Among those instrumental in supporting LGBTQ rights were people such as Pauline Phillips, who wrote the advice column Dear Abby, and famed writer Larry Kramer, who co-founded the nonprofits Gay Mens Health Crisis and Act Up. There was also Jeanne Manford, who founded PFLAG, an organization for parents of homosexual children, and her son, Morty, who became an activist after he was brutally beaten in 1972.
On June 28, 1969, a group of homeless LGBTQ teens, trans women of color, lesbians, drag queens, gay men and allies took a stand when New York City police raided the Stonewall Inn gay bar. At the time the American Psychiatric Association deemed homosexuality a mental illness, and homosexuality was illegal in nearly every state. Legal penalties ranged from three months in jail to possible life in prison.

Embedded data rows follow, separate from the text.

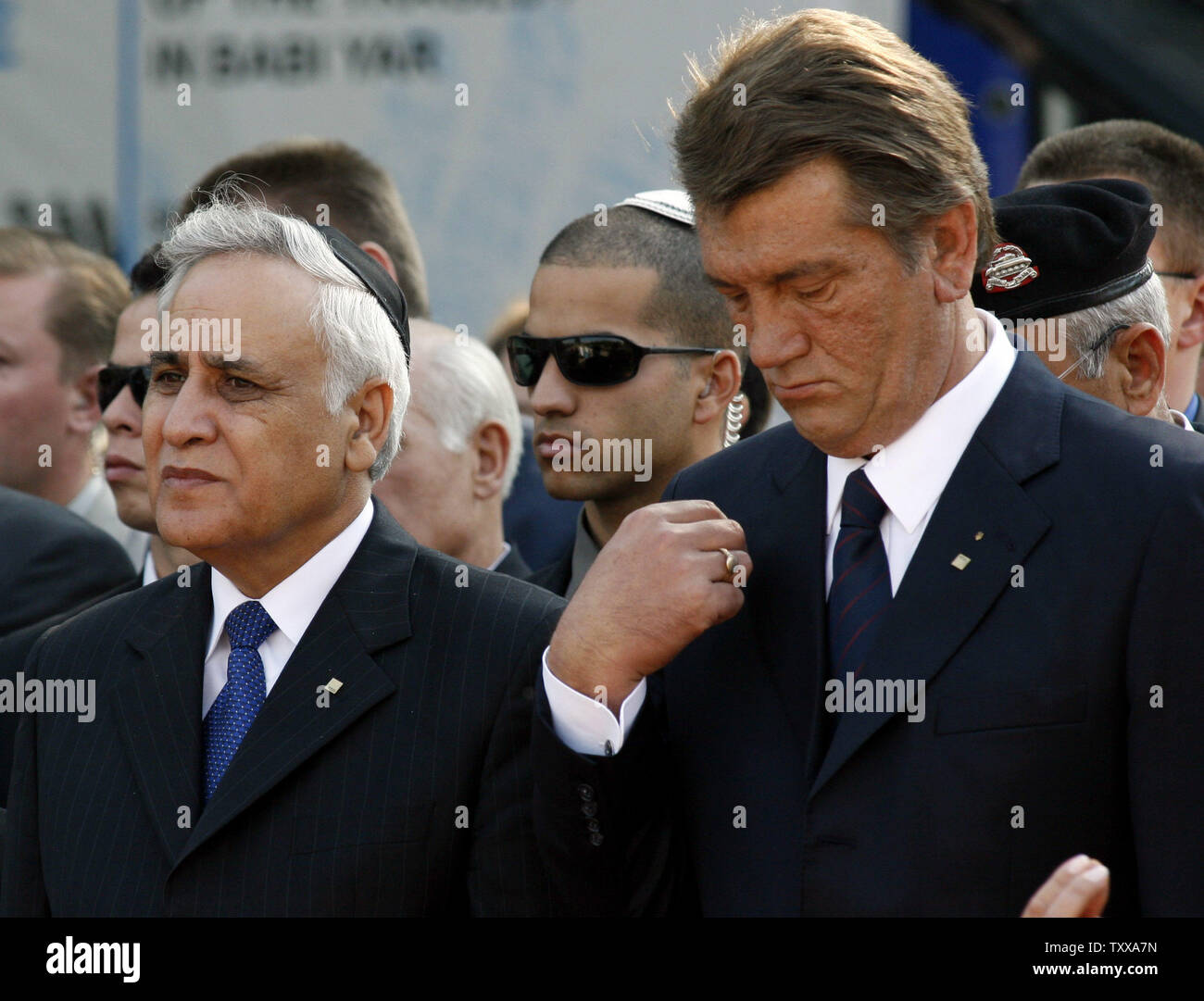 Ukraine's President Viktor Yushchenko (R) crosses himself as he attends with Israeli President Moshe Katsav a wreath laying ceremony at a monument commemorating the victims of the Nazi massacre in Babiy Yar, in Kiev on September 27, 2006. Ukraine marks this week the 65th anniversary of the Babiy Yar tragedy where tens of thousands Jews were killed by Nazis.  (UPI Photo/Sergey Starostenko) - Stock Image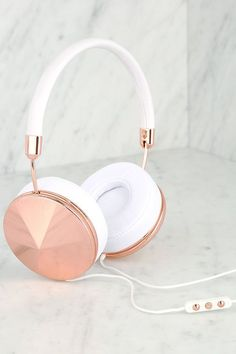 Frends with Benefits Taylor Rose Gold and White Headphones
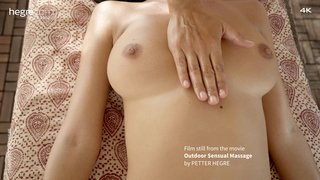 Outdoor-sensual-massage-09-320x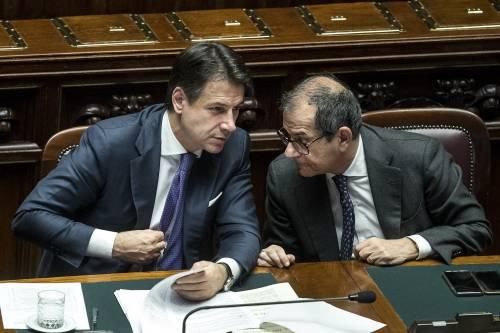 """""""Allora trovi un'altra soluzione"""". L'ira di Salvini e Di Maio su Tria"""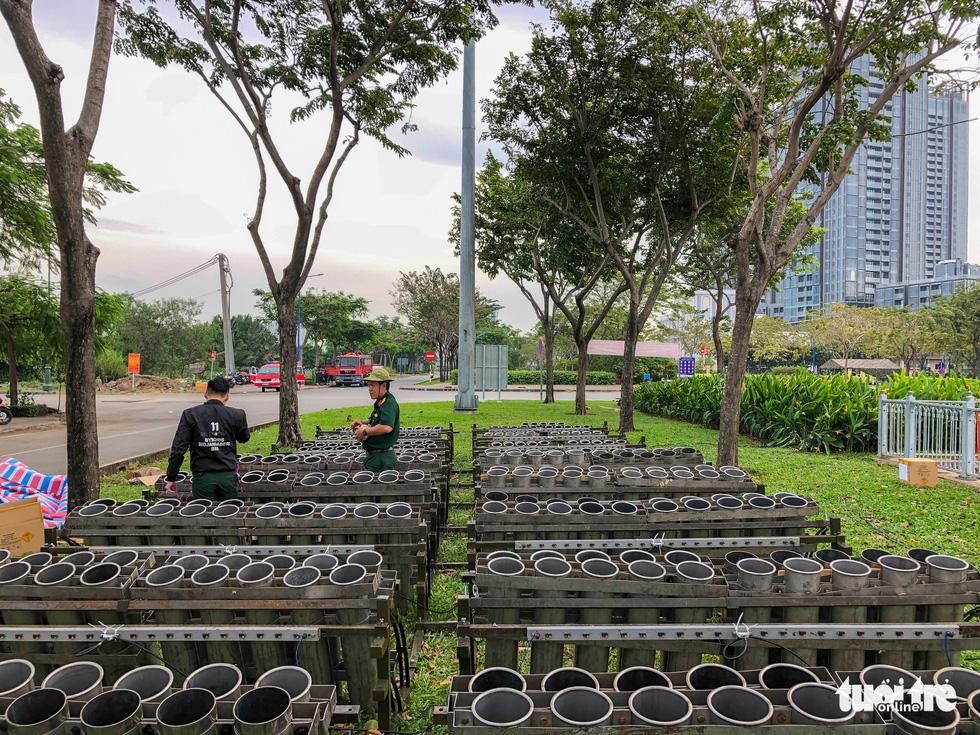 Toàn cảnh trận địa pháo hoa sẵn sàng đón năm mới 2021 tại TP.HCM - Ảnh 13.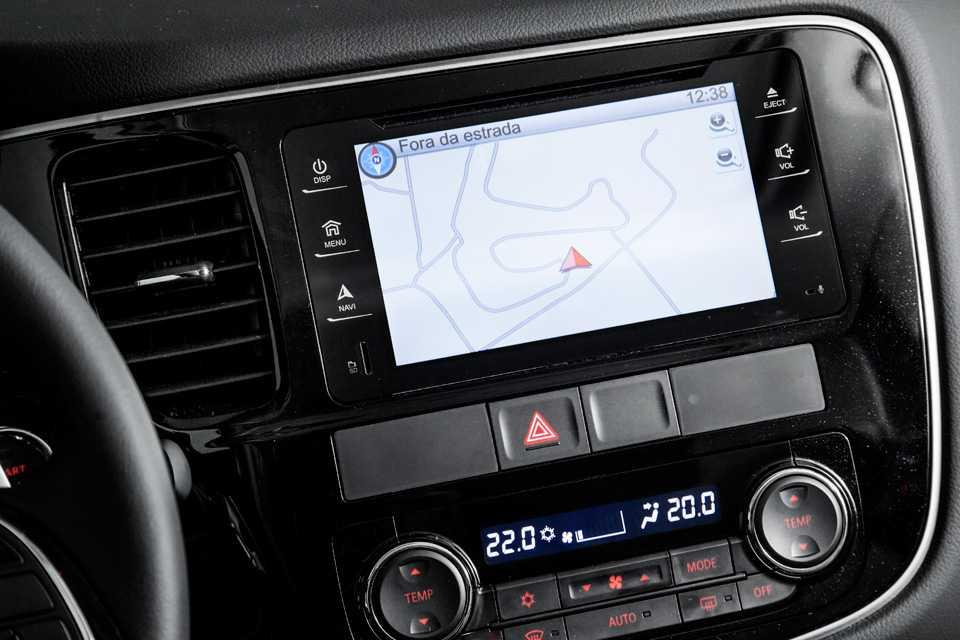 A tela do sistema de entretenimento do Outlander parece a de um tablet e é bem intuitiva ao operar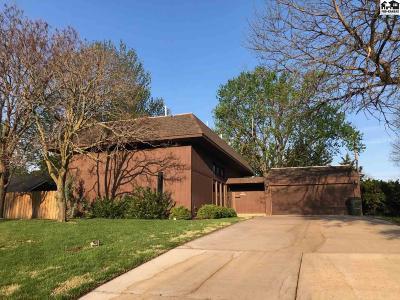 Pratt Single Family Home For Sale: 581 Sunrise Ave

The Stonewall Inn raid turned into a multi-night uprising. However, contrary to popular belief, said Marcus, it wasn’t the start of the modern gay rights movement, nor was it where pride began. It wasn’t even the first time police and LGBTQ people were in confrontation.
Instead, it was a pivot point.
“Stonewall has been ever mythologized. LGBTQ history didn’t begin at Stonewall. There was a 19-year history of gay rights advocacy before Stonewall,” Marcus said. “What it did though is turn a very modest movement into a national movement. Later, the AIDS crisis supercharged the movement. Still, what occurred after Stonewall would not have occurred without the uprising.”

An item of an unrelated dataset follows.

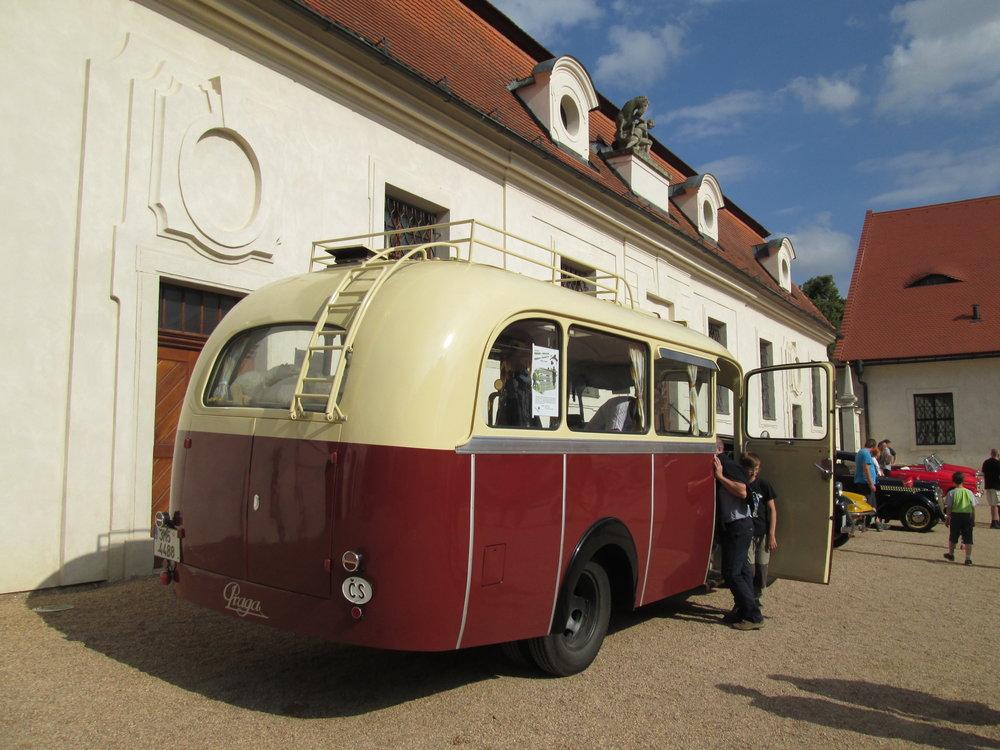 V Opavě bylo v provozu celkem 5 autobusů Praga RND. Ve městě zahajovaly v roce 1948 autobusovou dopravu. Už předtím ale městské autobusy v Opavě jezdily v období války, kdy byla Opava součástí Německé říše. (foto: Ondřej Opršal)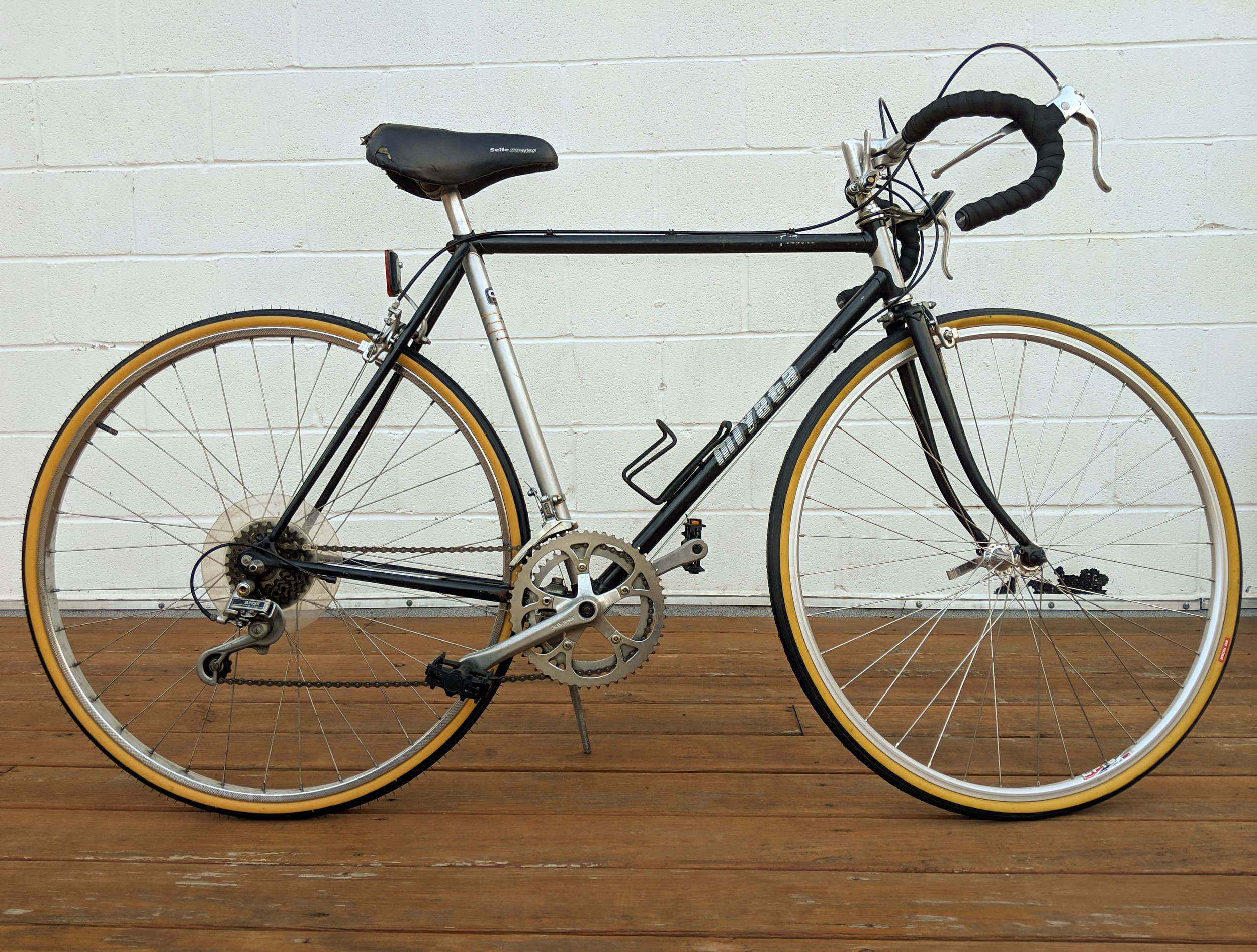 54cm Black and Silver Miyata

Marcus said he hopes the consortium will illuminate the hidden history and clear up misconceptions about the LGBTQ civil rights movement. As part of that effort it released “Stonewall: The Basics,” a FAQ-style primer on the uprising.

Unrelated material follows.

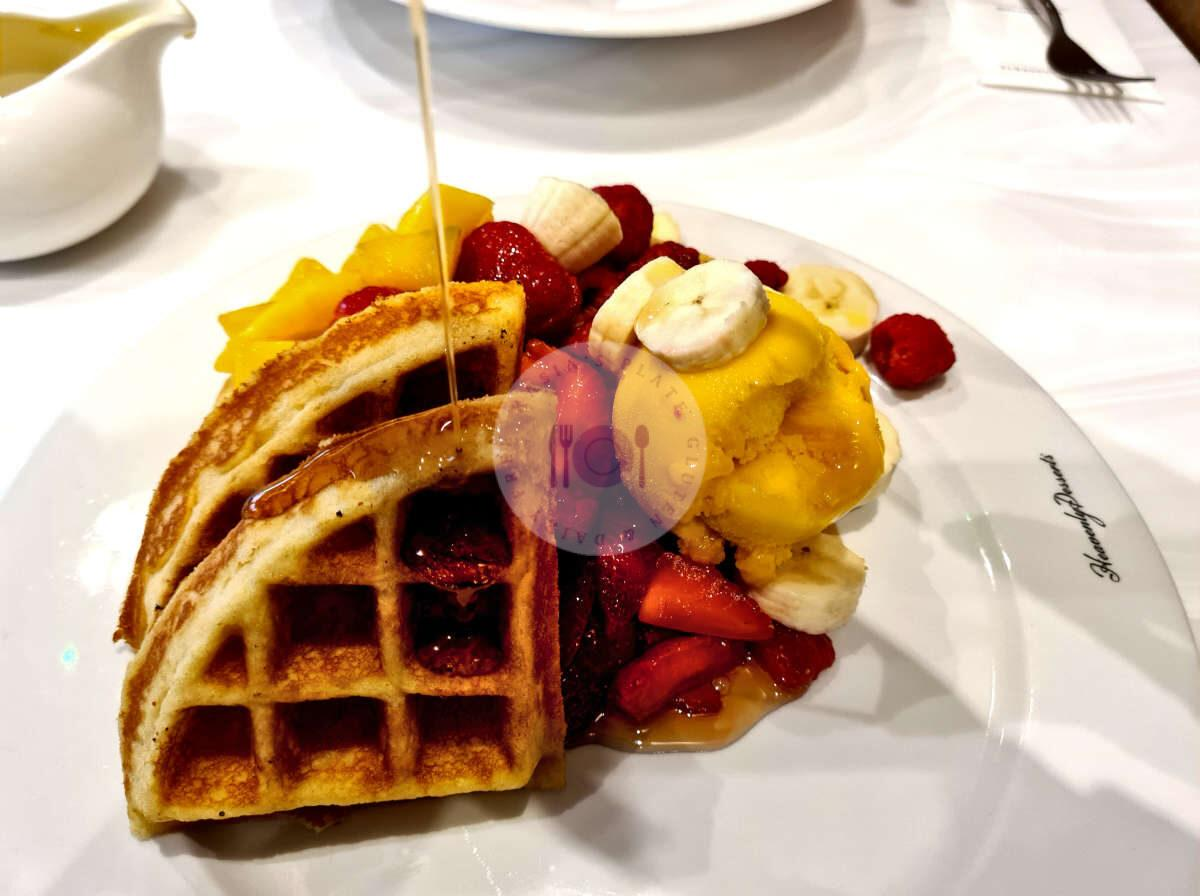 Heavenly-desserts-waffle-pour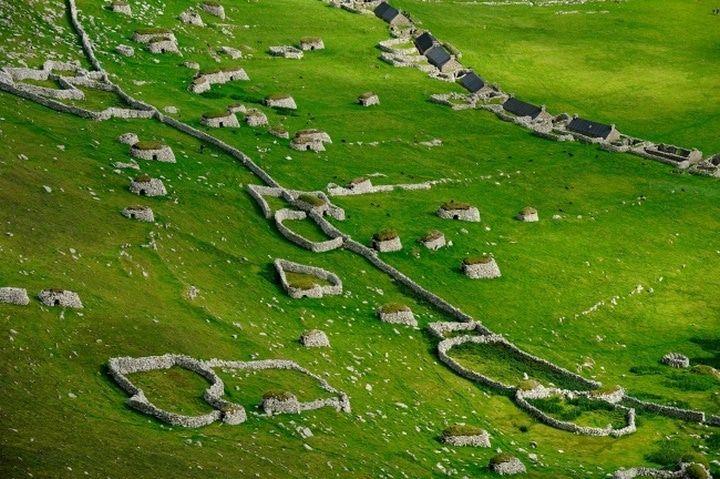 Des ruines d'anciens villages en Écosse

A prolific author as well as founder and host of the podcast Making Gay History, Marcus said many might not realize just how many Jewish people were involved in the early years of the movement.
The consortium came about after Marcus was asked to meet with the National Park Service in Washington, DC, to talk about developing educational material around Stonewall.
What began as a one person meeting grew to a five-person conference call, which then blossomed into a 20-person conference call, he said. There are now 230 organizations and 400 events scheduled in each of New York City’s five boroughs.
“We are the little organization that could. I’m looking forward to talking about how people experience the idea of Stonewall, what it means to them, and how it inspires them in their lives today,” Marcus said.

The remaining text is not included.